Although i am personally more into augmented reality which somehow is rather against immersive experience as you always include a part of reality. But in my collection i have loads of HMDs for fun. My favorite is the VFX3D - the screens are so close to the eye and it is perfectly darkened and the ears are totally covered with the speakers so it is very immersive. I think for the immersive experience it is important to "shut down" and mute the real world as the VFX3D/VFX1 do it with the helmet enclosure. if you are into real immersive experiences you should make sure you think of that. The old 1995 iglasses with their see-through setup are a good example. The effect is much more immersive if you just throw a black towel over your head so you cant see the rest of the world any more.

To be able to move the eyes and have a larger field of view you are depandant from the optics. The VFX1/VFX3D setup has the lenses places directly before the eyes, but that means if you move the eyes you always look away from them, just seeing the edge of the picture. Helmets with a larger field of view have different larger optics, keep in mind that you can't directly look onto the screens if they are like 1 inch away from your eyes, you need some optics.
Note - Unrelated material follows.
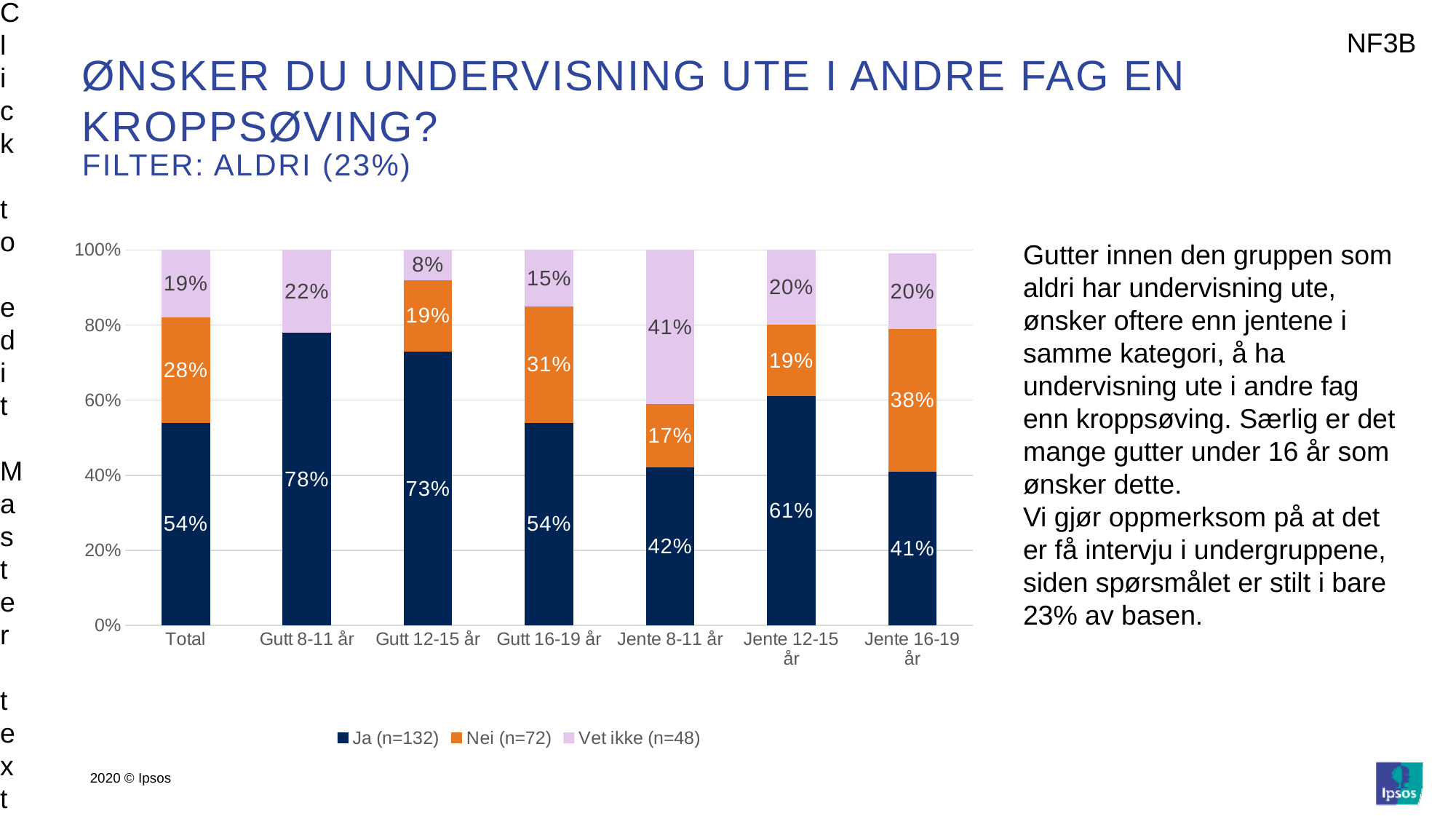
Which is larger, the 'Nei' value for Gutt 16-19 år or for Jente 8-11 år? Gutt 16-19 år What is the 'Nei' value for Jente 16-19 år? 38% How many categories are shown on the x axis of the chart? 7 What kind of chart is shown on the slide? Stacked bar chart How many series does the chart legend list? 3 What is the 'Vet ikke' value for Jente 8-11 år? 41% What is the sample size (n) shown in the legend for the 'Ja' series? 132 Which category has the highest 'Ja' value? Gutt 8-11 år Is the 'Nei' value for Gutt 8-11 år greater or less than 20%? less What is the 'Ja' value for Gutt 8-11 år? 78% What is the difference between the 'Ja' values for Gutt 12-15 år and Jente 12-15 år? 12% Which category has the lowest 'Vet ikke' value? Gutt 12-15 år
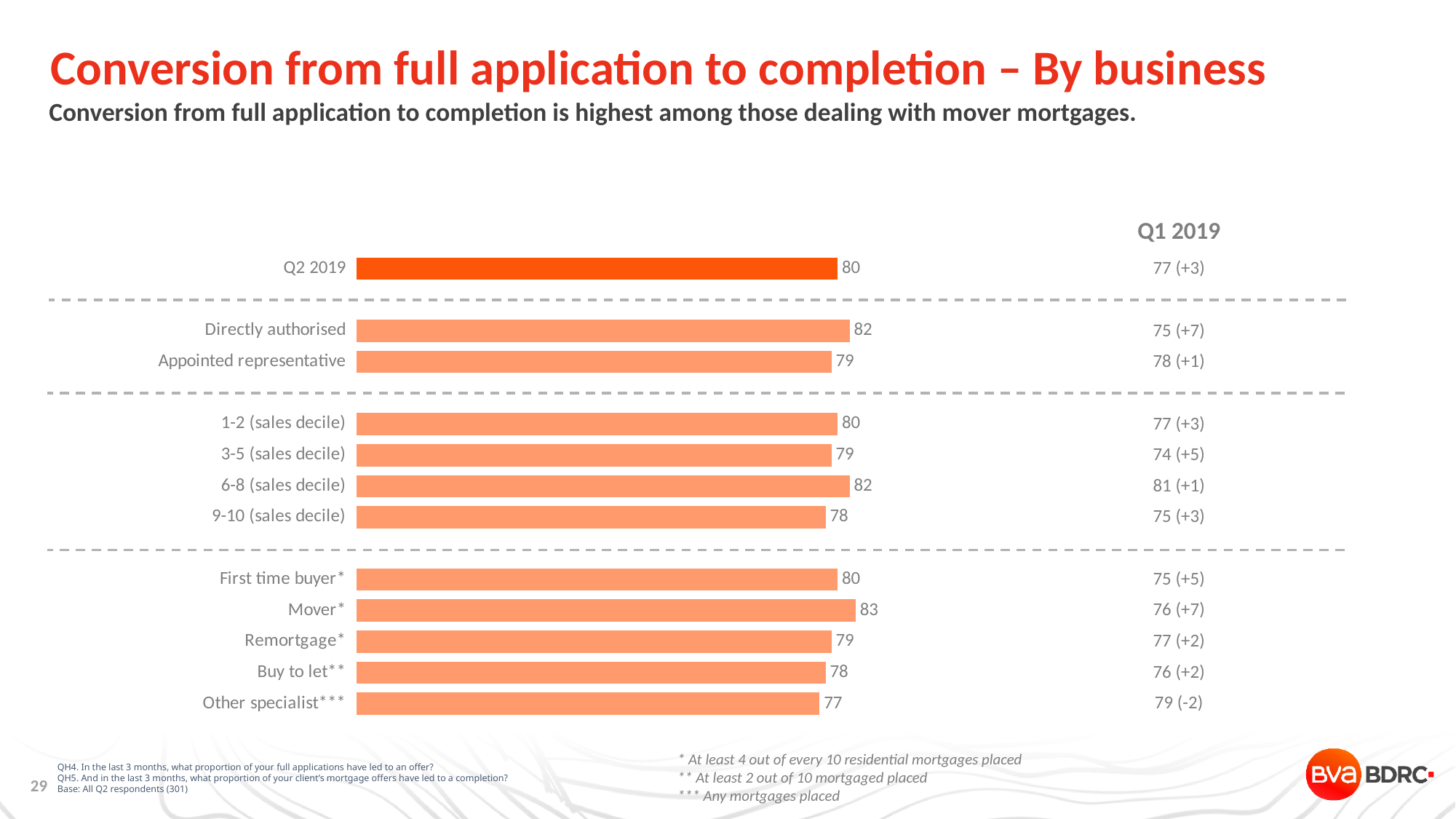
What is the difference between the values for Mover and Other specialist? 6 What is the value for Mover? 83 Which is larger, the value for 6-8 (sales decile) or 3-5 (sales decile)? 6-8 (sales decile) What is the value for 9-10 (sales decile)? 78 Which category has the lowest value? Other specialist What is the Q1 2019 value shown for Directly authorised? 75 (+7) How many bars are plotted on the chart? 12 What kind of chart is shown? Bar chart What is the value for Q2 2019 overall? 80 What is the difference between the values for Directly authorised and Appointed representative? 3 What is the value for Appointed representative? 79 Which category has the highest value? Mover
Maybe very large lenses could help? I'm not a specialist in optics, but some helmet have a whooping 80 degree field of view, which lets you actually move your exes a lot - the downside is that you can not see all of the screen at once, for example if some value is displayed on the upper left corner you need to move your eyes to upper left position to be able to read it. But if you have a HUD-less application that gives an immersive fullscreen world it might be the ideal setup.

Anyways, only few people i have met have really finished their selfmade HMDs and eded up with something usefull. You have to be much of a tech guy in order to be able to make one. Plus costs of 2 high-res mini screens, optics, helmet and headtracker may sometimes be more than what new 800x600 res i-glasses go for on ebay.